- CHALLENGE:
Rewrite the material starting with the line that contains "Which element out of" and going on through the line that contains "At what distance from the observer", replacing "lowest" with "nearest the bottom" and leaving everything else unchanged. Give only those lines, and leave the pictures out of your answer.

[BEGIN MATERIAL PROVIDED]

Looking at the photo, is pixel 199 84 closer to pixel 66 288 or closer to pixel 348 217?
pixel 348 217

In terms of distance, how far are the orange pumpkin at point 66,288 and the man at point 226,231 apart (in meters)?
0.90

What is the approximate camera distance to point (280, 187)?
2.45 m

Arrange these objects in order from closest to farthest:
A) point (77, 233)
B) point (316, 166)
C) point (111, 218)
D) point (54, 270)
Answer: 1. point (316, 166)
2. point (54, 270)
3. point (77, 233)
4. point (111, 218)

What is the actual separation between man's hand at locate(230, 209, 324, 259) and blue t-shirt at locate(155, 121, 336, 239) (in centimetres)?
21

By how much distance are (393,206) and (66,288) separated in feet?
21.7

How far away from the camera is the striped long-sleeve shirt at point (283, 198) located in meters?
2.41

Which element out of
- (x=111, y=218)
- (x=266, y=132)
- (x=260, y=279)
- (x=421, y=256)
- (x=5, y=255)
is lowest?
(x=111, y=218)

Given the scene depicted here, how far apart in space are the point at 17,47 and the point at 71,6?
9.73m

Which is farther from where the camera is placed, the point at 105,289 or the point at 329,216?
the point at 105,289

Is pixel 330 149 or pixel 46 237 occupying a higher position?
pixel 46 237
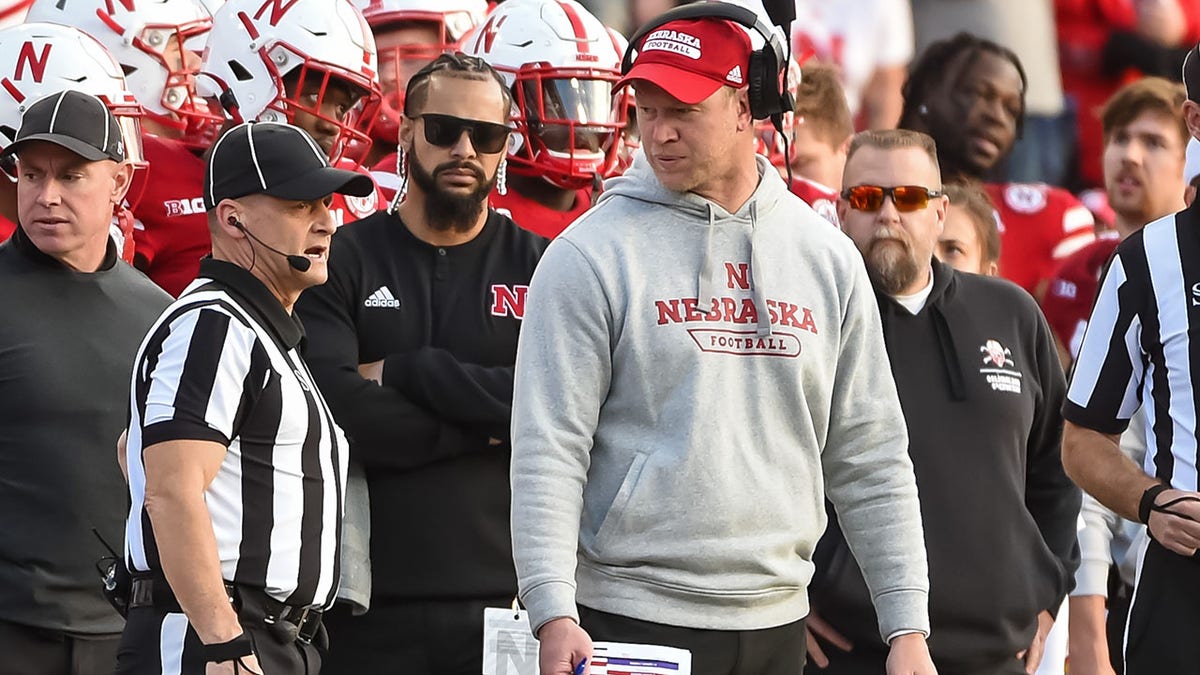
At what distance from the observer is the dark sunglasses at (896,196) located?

[END MATERIAL PROVIDED]
[BEGIN MATERIAL PROVIDED]

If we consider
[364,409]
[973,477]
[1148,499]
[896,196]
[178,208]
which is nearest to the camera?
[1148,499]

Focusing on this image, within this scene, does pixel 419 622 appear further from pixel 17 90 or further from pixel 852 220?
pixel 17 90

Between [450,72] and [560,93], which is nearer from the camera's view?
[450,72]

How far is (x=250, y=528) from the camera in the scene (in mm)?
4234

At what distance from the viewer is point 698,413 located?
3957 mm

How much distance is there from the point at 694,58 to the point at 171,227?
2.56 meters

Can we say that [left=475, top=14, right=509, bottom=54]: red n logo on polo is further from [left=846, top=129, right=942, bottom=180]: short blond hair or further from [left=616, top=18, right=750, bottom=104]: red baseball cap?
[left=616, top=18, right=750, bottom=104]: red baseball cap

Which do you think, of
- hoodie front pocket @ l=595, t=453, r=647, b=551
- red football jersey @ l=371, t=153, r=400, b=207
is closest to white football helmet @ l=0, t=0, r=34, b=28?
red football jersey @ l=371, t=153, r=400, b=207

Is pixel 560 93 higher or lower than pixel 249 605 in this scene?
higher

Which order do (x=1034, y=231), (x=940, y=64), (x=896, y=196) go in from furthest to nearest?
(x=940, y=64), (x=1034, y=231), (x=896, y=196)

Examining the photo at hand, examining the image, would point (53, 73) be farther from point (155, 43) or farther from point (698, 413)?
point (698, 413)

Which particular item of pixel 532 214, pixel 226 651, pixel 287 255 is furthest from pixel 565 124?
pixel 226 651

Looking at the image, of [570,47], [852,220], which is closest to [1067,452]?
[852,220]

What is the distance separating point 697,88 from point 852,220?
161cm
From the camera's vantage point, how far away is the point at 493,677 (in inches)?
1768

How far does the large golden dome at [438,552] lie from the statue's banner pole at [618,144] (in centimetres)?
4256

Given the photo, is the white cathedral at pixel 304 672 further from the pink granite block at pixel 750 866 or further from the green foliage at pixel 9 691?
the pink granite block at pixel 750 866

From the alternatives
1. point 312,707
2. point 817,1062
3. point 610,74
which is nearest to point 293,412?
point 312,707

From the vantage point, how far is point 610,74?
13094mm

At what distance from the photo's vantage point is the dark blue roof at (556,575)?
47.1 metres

[END MATERIAL PROVIDED]
[BEGIN MATERIAL PROVIDED]

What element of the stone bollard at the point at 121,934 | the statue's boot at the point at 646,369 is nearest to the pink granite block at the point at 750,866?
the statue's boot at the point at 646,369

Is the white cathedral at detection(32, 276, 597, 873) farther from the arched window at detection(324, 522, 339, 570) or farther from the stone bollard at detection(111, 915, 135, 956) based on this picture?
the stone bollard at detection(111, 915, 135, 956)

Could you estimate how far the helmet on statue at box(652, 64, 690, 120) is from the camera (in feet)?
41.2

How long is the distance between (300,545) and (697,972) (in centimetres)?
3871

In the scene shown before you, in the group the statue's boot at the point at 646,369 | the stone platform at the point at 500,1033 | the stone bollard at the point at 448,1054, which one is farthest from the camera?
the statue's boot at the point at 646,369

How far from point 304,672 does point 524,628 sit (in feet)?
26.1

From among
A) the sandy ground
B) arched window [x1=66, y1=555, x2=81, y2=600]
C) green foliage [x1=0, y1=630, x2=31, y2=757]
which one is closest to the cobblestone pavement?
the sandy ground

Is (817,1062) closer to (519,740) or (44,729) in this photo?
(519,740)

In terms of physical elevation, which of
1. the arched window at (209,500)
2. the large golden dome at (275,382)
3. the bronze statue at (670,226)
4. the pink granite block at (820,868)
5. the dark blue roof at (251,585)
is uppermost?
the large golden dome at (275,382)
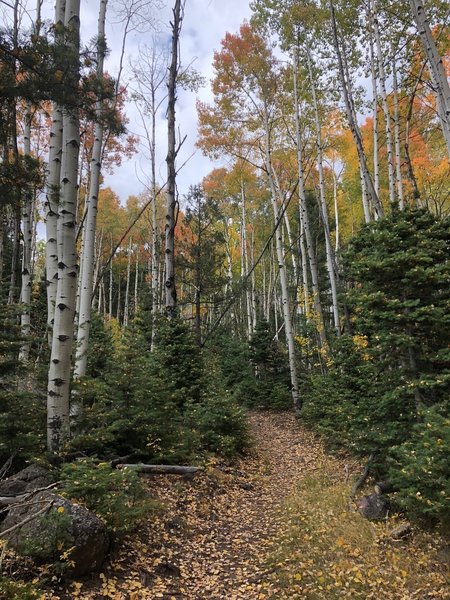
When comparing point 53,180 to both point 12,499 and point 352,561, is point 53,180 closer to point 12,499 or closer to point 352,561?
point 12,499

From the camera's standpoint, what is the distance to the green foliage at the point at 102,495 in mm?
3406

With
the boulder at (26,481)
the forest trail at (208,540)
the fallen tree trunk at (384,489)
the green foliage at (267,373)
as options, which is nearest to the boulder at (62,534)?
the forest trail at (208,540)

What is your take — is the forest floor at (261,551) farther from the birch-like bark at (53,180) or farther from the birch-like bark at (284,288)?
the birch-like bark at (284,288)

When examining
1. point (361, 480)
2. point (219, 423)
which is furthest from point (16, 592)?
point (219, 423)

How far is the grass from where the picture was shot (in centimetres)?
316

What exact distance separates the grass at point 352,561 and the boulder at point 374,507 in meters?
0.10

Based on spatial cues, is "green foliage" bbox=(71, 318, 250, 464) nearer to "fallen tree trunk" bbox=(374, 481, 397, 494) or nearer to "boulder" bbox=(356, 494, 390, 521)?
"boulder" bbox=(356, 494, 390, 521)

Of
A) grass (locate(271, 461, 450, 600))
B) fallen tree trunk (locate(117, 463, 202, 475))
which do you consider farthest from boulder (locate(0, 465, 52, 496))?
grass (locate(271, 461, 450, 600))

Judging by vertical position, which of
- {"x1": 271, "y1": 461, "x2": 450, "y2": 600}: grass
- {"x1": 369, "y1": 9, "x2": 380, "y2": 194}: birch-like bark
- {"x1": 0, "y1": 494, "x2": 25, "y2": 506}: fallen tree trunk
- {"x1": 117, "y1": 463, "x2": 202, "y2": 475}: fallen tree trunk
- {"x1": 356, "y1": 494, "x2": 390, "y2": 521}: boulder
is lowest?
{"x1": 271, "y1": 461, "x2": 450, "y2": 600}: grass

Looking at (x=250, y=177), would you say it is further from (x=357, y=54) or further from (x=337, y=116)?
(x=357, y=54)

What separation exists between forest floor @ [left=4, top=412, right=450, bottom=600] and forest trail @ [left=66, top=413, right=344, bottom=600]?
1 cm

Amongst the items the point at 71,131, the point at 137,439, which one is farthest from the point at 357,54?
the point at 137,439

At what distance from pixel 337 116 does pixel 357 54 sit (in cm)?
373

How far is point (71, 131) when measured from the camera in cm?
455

[END MATERIAL PROVIDED]

- COMPLETED EXERCISE:
Which element out of
- (x=111, y=218)
- (x=266, y=132)
- (x=260, y=279)
- (x=421, y=256)
- (x=5, y=255)
is nearest the bottom?
(x=111, y=218)

Given the scene depicted here, how far apart in space are the point at 17,47 and the point at 71,6?
9.73m

Which is farther from where the camera is placed, the point at 105,289 or the point at 329,216?
the point at 105,289

Is pixel 330 149 or pixel 46 237 occupying a higher position?
pixel 46 237
At what distance from the observer is the dark sunglasses at (896,196) located?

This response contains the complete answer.